Navigation Systems and Connectivity 
In-car navigation systems are a great feature if you often drive in unfamiliar territory. They typically retail for $750 to $1,500 when offered alone, but nav systems are often bundled with other features, such as a high-end audio system, that can add to the cost. Built-in systems have large, clear screens mounted in the center of the dashboard and generally have intuitive controls. They are integrated nicely into the car, and most systems use touch-screen displays that make it easy to enter destinations and scroll through menus.

Most respond to voice commands, giving you the added safety of keeping your eyes on the road and hands on the wheel. For a subscription fee, many systems can provide real-time traffic reports, which can alert you to congested traffic, accidents, or road construction. But portable GPS units can offer most of the same capabilities for far less money. And, of course, smartphones can provide great navigation guidance.  (See ratings and learn more about portable GPS navigation systems.)

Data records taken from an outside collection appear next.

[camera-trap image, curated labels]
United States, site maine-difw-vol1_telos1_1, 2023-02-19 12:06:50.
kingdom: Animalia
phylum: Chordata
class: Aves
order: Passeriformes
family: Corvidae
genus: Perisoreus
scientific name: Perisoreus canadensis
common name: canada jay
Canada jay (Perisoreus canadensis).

Bluetooth connectivity is now ubiquitous, enabling devices such as smartphones to wirelessly communicate with the car's audio system. This allows convenient hands-free phone operation, as well as playback of music stored on the phone. Many infotainment systems can stream Internet-sourced audio to the car using apps, such as Aha and Pandora.

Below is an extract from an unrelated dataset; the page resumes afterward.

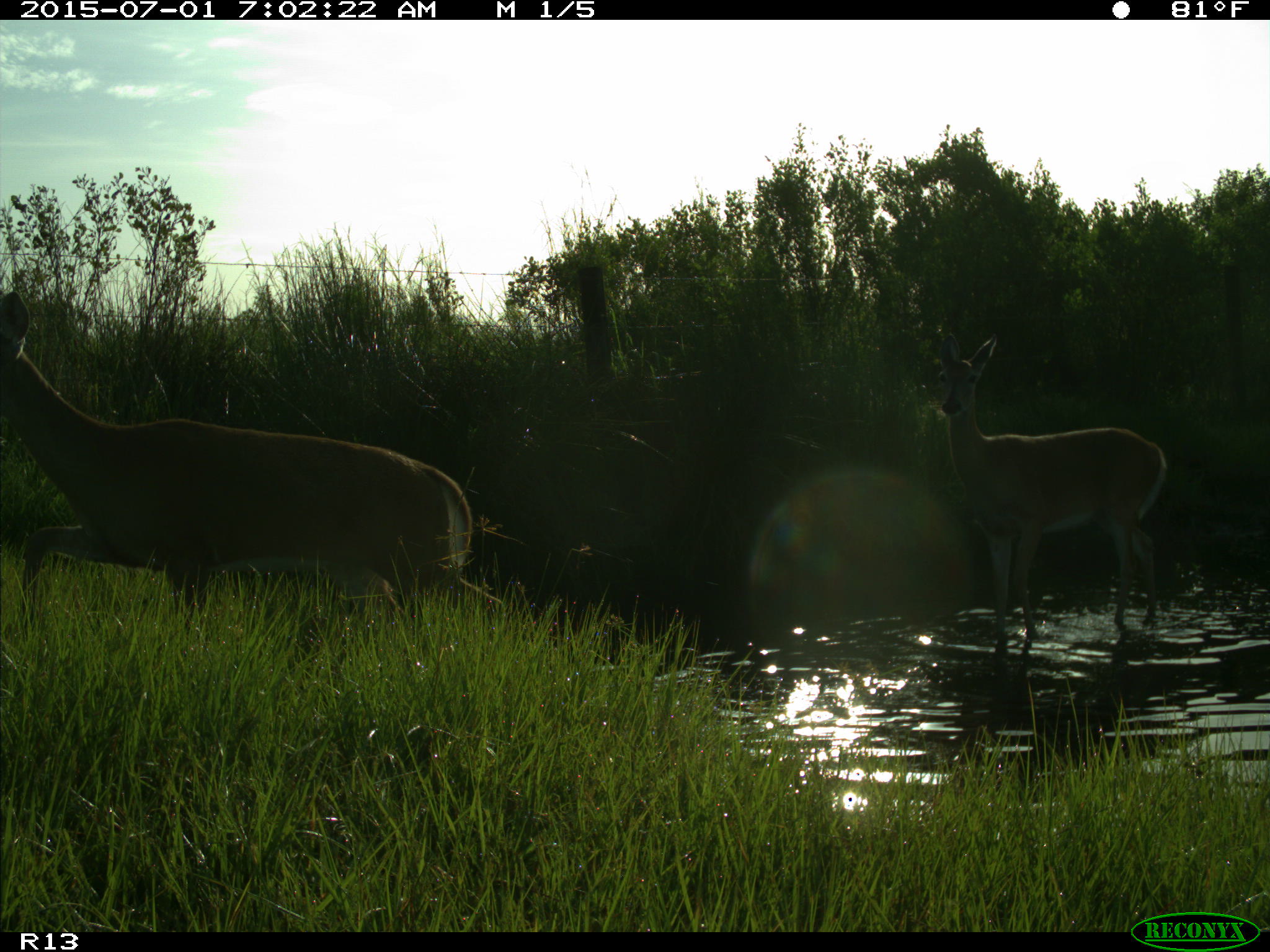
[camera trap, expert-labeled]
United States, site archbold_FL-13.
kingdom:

Telematics systems, popularized by GM’s OnStar, use a combination of cellular telephone and GPS technology to connect drivers with a call center staffed 24 hours a day, seven days a week, at the touch of a button. For a monthly or annual fee, such concierge services can provide directions and other travel aids. They also have an SOS feature that automatically calls to check on the car after an accident. If need be, these systems can summon emergency services, using the built-in GPS receiver to give first responders the car’s location.

New vs. Used

When in the market for a convertible, the first consideration is whether to buy new or used. Buying a brand-new convertible certainly has its benefits. New cars have the very latest safety gear and engineering improvements, not to mention a bumper-to-bumper factory warranty. With a new car, you know what you're getting; you don't have to worry about potential service problems or concealed collision damage. Further, you can have your choice of color, trim line, and option level. Financing rates are typically lower than for a used vehicle.

The key drawback to buying a new car is rapid depreciation. A new car can shed half its value in its first two or three years on the road. If you finance the new car with a low down payment, you can easily find yourself "upside down" on the loan, where you owe more than the car is worth.

Used cars can be a welcome alternative. The used-car market is about three times the size of the new-car market, so there are plenty of cars from which to choose. One of the best strategies is to find a car you like that's only two to three years old. Such a car has already taken its biggest depreciation hit and should have the majority of its useful life ahead of it. Modern cars, if soundly maintained, can stay on the road for 200,000 miles or longer. Of course, a convertible top may not last that many miles, depending on how well it is cared for, the amount of sun exposure/damage, and how much it stretches out over time. Rust isn't nearly as big a problem as it was years ago, and solid-state electronics have eliminated the need for frequent tune-ups.

The key to selecting a good used convertible is to focus on reliability, even when a prospective automobile is still covered by its original factory warranty. Look for a car that has done well in our reliability judgments. The convertible reliability stars in our records include models from Audi, Lexus, and Mazda.

Consumer Reports' reliability scores are no guarantee, of course, but they do carry the weight of probability. If you shop for convertibles with top-notch reliability scores, the odds are on your side. At the same time, every used car is unique. A careful pre-purchase inspection remains a vital part of the process. If you do research and take care in the car selection, a used convertible can save you significant money in the long run.

Whether buying new or used, it is important to do your research to choose a good model, and follow that up with effective negotiation.